Akiro was enchanted. He had never seen a woman like that before, who behaved so unabashedly wild. He took her hand and stroked it methodically.
"Kitsune, will you marry me and stay with me always?" he asked.
"Always? What is always?" Kitsune replied, struggling to get away. Finally she agreed, and they were married on the mainland. Akiro was supremely happy, although Kitsune shivered all the long boat trip back to the island. That night Akiro and Kitsune shared the tatami mat.
Later, Akiro woke and rolled over to gaze at his wife, bathed in the cold white moonlight, and found, to his surprise, that Kitsune was not there! A tiny flicker of anger burned in Akiro, and he did not try to calm himself. Instead he waited for Kitsune to come.
Kitsune arrived early in the morning at the first rosy-white glimmers of daylight. She seemed surprised to see him up, but said nothing and placed fresh camellias in the bowl as usual.
"Where did you go?" Akiro asked, his voice cold steel. Kitsune did not answer, although she paused, the bowl of flowers in her trembling hands. Angered, Akiro shook her, rationality and calmness forgotten. Kitsune did not cry out, but with a stricken look on her face, dropped the bowl. It shattered, and the water formed little puddles on the temple floor, in which Akiro could see himself reflected a thousand times. Kitsune's hair fell around her shoulders, hiding her face, but in the shards of the bowl Akiro saw the sharp-featured head of a fox staring at him. Looking up, he saw only Kitsune, weeping, trembling at the sight of him, unable to move. Then he knew: Kitsune was nogitsone, a were-fox. His terror fueled his anger and it knew no bounds.
"You are not human!" he cried, making her flinch. "Monster, wild thing, demon, beast. You will rip me or tear me if I let you stay. Some night you will gnaw upon my bones. Go away!" At these harsh words, Kitsune fell to her hands and knees and shook twice, her hair flowing over her body. A vixen, she dashed away.
The snows came early; Akiro's heart was cold. At night he dreamt Kitsune wept by his side, and always his ears were filled with the barking of a fox.
"Go away!" he cried to his unseen Kitsune, his wife the nogitsone.

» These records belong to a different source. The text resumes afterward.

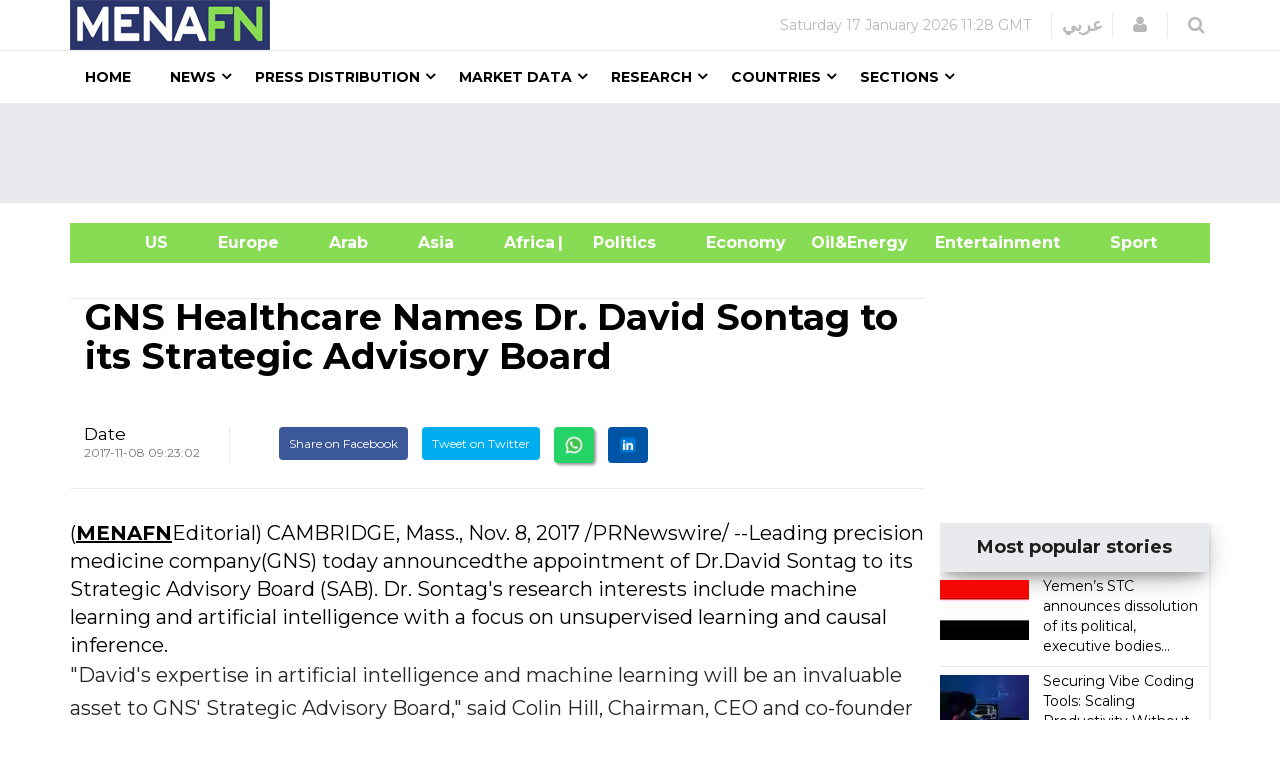

--- FILE ---
content_type: text/html; charset=utf-8
request_url: https://www.google.com/recaptcha/api2/aframe
body_size: 148
content:
<!DOCTYPE HTML><html><head><meta http-equiv="content-type" content="text/html; charset=UTF-8"></head><body><script nonce="w4Xa4hAifOvfeN7kC_BIZA">/** Anti-fraud and anti-abuse applications only. See google.com/recaptcha */ try{var clients={'sodar':'https://pagead2.googlesyndication.com/pagead/sodar?'};window.addEventListener("message",function(a){try{if(a.source===window.parent){var b=JSON.parse(a.data);var c=clients[b['id']];if(c){var d=document.createElement('img');d.src=c+b['params']+'&rc='+(localStorage.getItem("rc::a")?sessionStorage.getItem("rc::b"):"");window.document.body.appendChild(d);sessionStorage.setItem("rc::e",parseInt(sessionStorage.getItem("rc::e")||0)+1);localStorage.setItem("rc::h",'1768692483888');}}}catch(b){}});window.parent.postMessage("_grecaptcha_ready", "*");}catch(b){}</script></body></html>

--- FILE ---
content_type: text/javascript; charset=utf-8
request_url: https://menafn.com/_astro/Leaders_ads_qn_news.BB8068CT.js
body_size: 748
content:
import{j as c}from"./jsx-runtime.D_zvdyIk.js";import{r as t}from"./index.DatCARk7.js";import{a as i}from"./index.Dq7h7Pqt.js";import{v as u}from"./Variables.CVo6TFh0.js";function p({suppliedAdHtml:n}){const r=t.useRef(null),o=t.useRef(0),s=()=>{console.log("Fetching Ads from Backend..."),i.get(u.API_URL+"/external_site/load_ads",{params:{ID:"footer_ads",p_Banner_inc:"30",p_banner_layout:"topl"}}).then(e=>{r.current&&(r.current.innerHTML=e.data),o.current+=1}).catch(e=>{console.error("Error fetching ads:",e)})};return t.useEffect(()=>{n?r.current&&(r.current.innerHTML=n):s();const e=setInterval(s,9e4);return()=>clearInterval(e)},[n]),t.useEffect(()=>{const e=setTimeout(()=>{try{r.current?.querySelector("ins.adsbygoogle")&&typeof window.adsbygoogle?.push=="function"&&window.adsbygoogle.push({})}catch(a){console.error("AdSense push error:",a)}},200);return()=>clearTimeout(e)},[o.current]),c.jsx("div",{ref:r,className:"text-center"},o.current)}export{p as default};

One night it was bitter cold, and finally the barking ceased. Akiro knew Kitsune was gone.
Spring came, grasses shyly pushing through the snow. In the powder still dusting the ground, Akiro saw the footsteps of a woman and a fox, as if the maker had been unsure which form to choose. Akiro's heart fluttered, and he followed the prints, hoping...alas, they led him not to Kitsune but to a pair of fox kits snoozing by his books. Anger boiled within Akiro--he wanted his wife, not these tiny balls of cinnamon fur. And then he remembered it was he who had driven Kitsune away. Weeping, he picked up the tiny kits and hugged them close; but at his touch, they became human infants. Akiro smiled and walked toward the forest, where he knew Kitsune was waiting.
On the way, Akiro was stopped by a loud flapping sound, and the sound of a fox yapping, a woman screaming. Then the sounds stopped, and laughter drifted to his ears. He started to run, the babies held fast in his arms.

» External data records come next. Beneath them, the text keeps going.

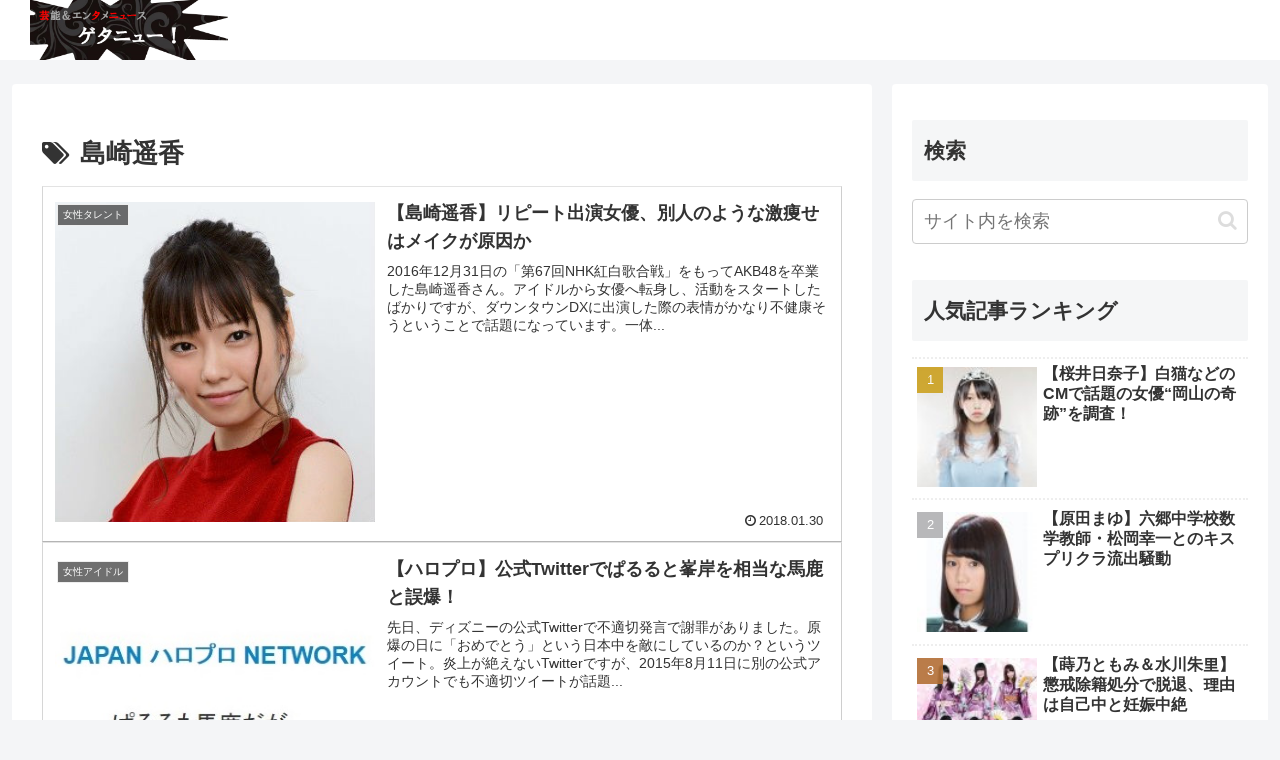

--- FILE ---
content_type: text/html; charset=utf-8
request_url: https://www.google.com/recaptcha/api2/aframe
body_size: 268
content:
<!DOCTYPE HTML><html><head><meta http-equiv="content-type" content="text/html; charset=UTF-8"></head><body><script nonce="bcXg6spSOSPXs9KLKZvxjw">/** Anti-fraud and anti-abuse applications only. See google.com/recaptcha */ try{var clients={'sodar':'https://pagead2.googlesyndication.com/pagead/sodar?'};window.addEventListener("message",function(a){try{if(a.source===window.parent){var b=JSON.parse(a.data);var c=clients[b['id']];if(c){var d=document.createElement('img');d.src=c+b['params']+'&rc='+(localStorage.getItem("rc::a")?sessionStorage.getItem("rc::b"):"");window.document.body.appendChild(d);sessionStorage.setItem("rc::e",parseInt(sessionStorage.getItem("rc::e")||0)+1);localStorage.setItem("rc::h",'1768980953619');}}}catch(b){}});window.parent.postMessage("_grecaptcha_ready", "*");}catch(b){}</script></body></html>

--- FILE ---
content_type: text/css
request_url: https://getanyu.blog/wp-content/themes/cocoon-child-master/style.css?ver=6.9&fver=20240730070026
body_size: 1251
content:
@charset "UTF-8";

/*!
Theme Name: Cocoon Child
Description: Cocoon専用の子テーマ
Theme URI: https://wp-cocoon.com/
Author: わいひら
Author URI: https://nelog.jp/
Template:   cocoon-master
Version:    1.1.3
*/

/************************************
** 子テーマ用のスタイルを書く
************************************/
/*======================
   common
======================*/
.mt1 {margin-top: 1em;}
.mt2 {margin-top: 2em;}
.mt3 {margin-top: 3em;}
.mt4 {margin-top: 4em;}
.mt5 {margin-top: 5em;}

span.attention {
    font-size: large;
    font-weight: bold;
    color: #FF0000;
}

/*======================
    目次設定
======================*/
div#toc {margin-bottom: 1em;}

/*======================
    見出し設定
======================*/
h2 {margin-top: 3em;}
h3 {margin-top: 1em;}
h4 {margin-top: 1em;}
h5 {margin-top: 1em;}
h6 {margin-top: 1em;}

/* h2：fa-pencil-square-o */
.article h2:before{
    font-family:"FontAwesome";
    content:"\f044";
    font-size: 1.2em;  
    margin-right: 15px;
}
/* h3：fa-check-circle */
.article h3:before{
    font-family: "FontAwesome";
    content: "\f058"; 
    margin-right: 15px;
}

/*======================
    出典
======================*/
cite {
    font-size: x-small;
}

/*======================
    プロフィール
======================*/
ul.profile {
    width: 80%;
    font-size: medium;
    padding: 1em;
    margin-top: -1em;
    margin-left: 25px;
    border-left: solid 2px #CCC;
    background-color: #f9f9f9;
    list-style: none;
}
ul.profile li {line-height: 1.5em;}

/*======================
    WP QUADS
======================*/
div.quads-ad-label {
    color: #C0C0C0;
}

/*======================
    会話バルーン設定
======================*/
/* 吹き出し領域 */
div.ico-bln-wrapper {
    margin-bottom: 3em;
    padding-left: 25px;
}
div.ico-bln-wrapper::after {
    clear: both;
    content: "";
    display: block;
    line-height: 0;
}
/* アイコン */
img.ico-bln-left,
img.ico-bln-right {                 
    clear: both;
	margin: 15px 0px;
}
/* 吹き出し本体 */
p.ico-bln-left,
p.ico-bln-right {
    position: relative;
    min-width: 10%;
    max-width: 70%;
    margin: 15px 0;
    padding: 13px;
    border-radius: 10px;
}
/* 吹き出し三角部分 */
p.ico-bln-left::before,
p.ico-bln-right::before {
    content: "";
    display: block;
    position: absolute;
    top: 10px;
    width: 0;
    height: 0;
    border: 12px solid transparent;
}
/* 左：吹き出し設定 */
img.ico-bln-left {
    float: left;
    margin-right: 10px;
}
/* 左：吹き出し本体 */
p.ico-bln-left {
    float: left;
    background-color: #AFEEEE;
}
/* 左：吹き出しの三角部分
   ※border で三角を作るハック */
p.ico-bln-left::before {
    left: -22px;
    border-right: 12px solid #AFEEEE;
}
/* 右：吹き出しの設定 */
img.ico-bln-right {
    float: right;
    margin-left: 10px;
}
/* 右：吹き出し本体 */
p.ico-bln-right {
    float: right;
    background-color: #aad;
}
/* 右：吹き出しの三角部分
   ※border で三角を作るハック */
p.ico-bln-right::before {
    right: -22px;
    border-left: 12px solid #aad;
}

/************************************
** レスポンシブデザイン用のメディアクエリ
************************************/
/*1023px以下*/
@media screen and (max-width: 1023px){
  /*必要ならばここにコードを書く*/
}

/*834px以下*/
@media screen and (max-width: 834px){
  /*必要ならばここにコードを書く*/
}

/*480px以下*/
@media screen and (max-width: 480px){
  /*必要ならばここにコードを書く*/
}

"Kitsune, Kitsune, beloved!!" he shouted desperately, "Kitsune, come to me! I'm here!" He stopped and circled slowly, listening. He heard the sound of quiet, soft footsteps.
"Akiro," said his wife softly, gazing at him from beside a tree. "You came, too late."
"Too late?" asked Akiro, his heart wrenched for one aching moment that lasted longer. "Too late for what?" Anger and sadness boiled in him.
"You did not come for me after you sent me away. I have been here a long time, Akiro." Akiro fell to his knees, feeling numb.
"But...I....you...." Kitsune smiled sadly at him.
"I have been sent for by....a place. A dragon place, Akiro." As she spoke, a small green dragon landed next to her, a red-haired woman perched upon its back.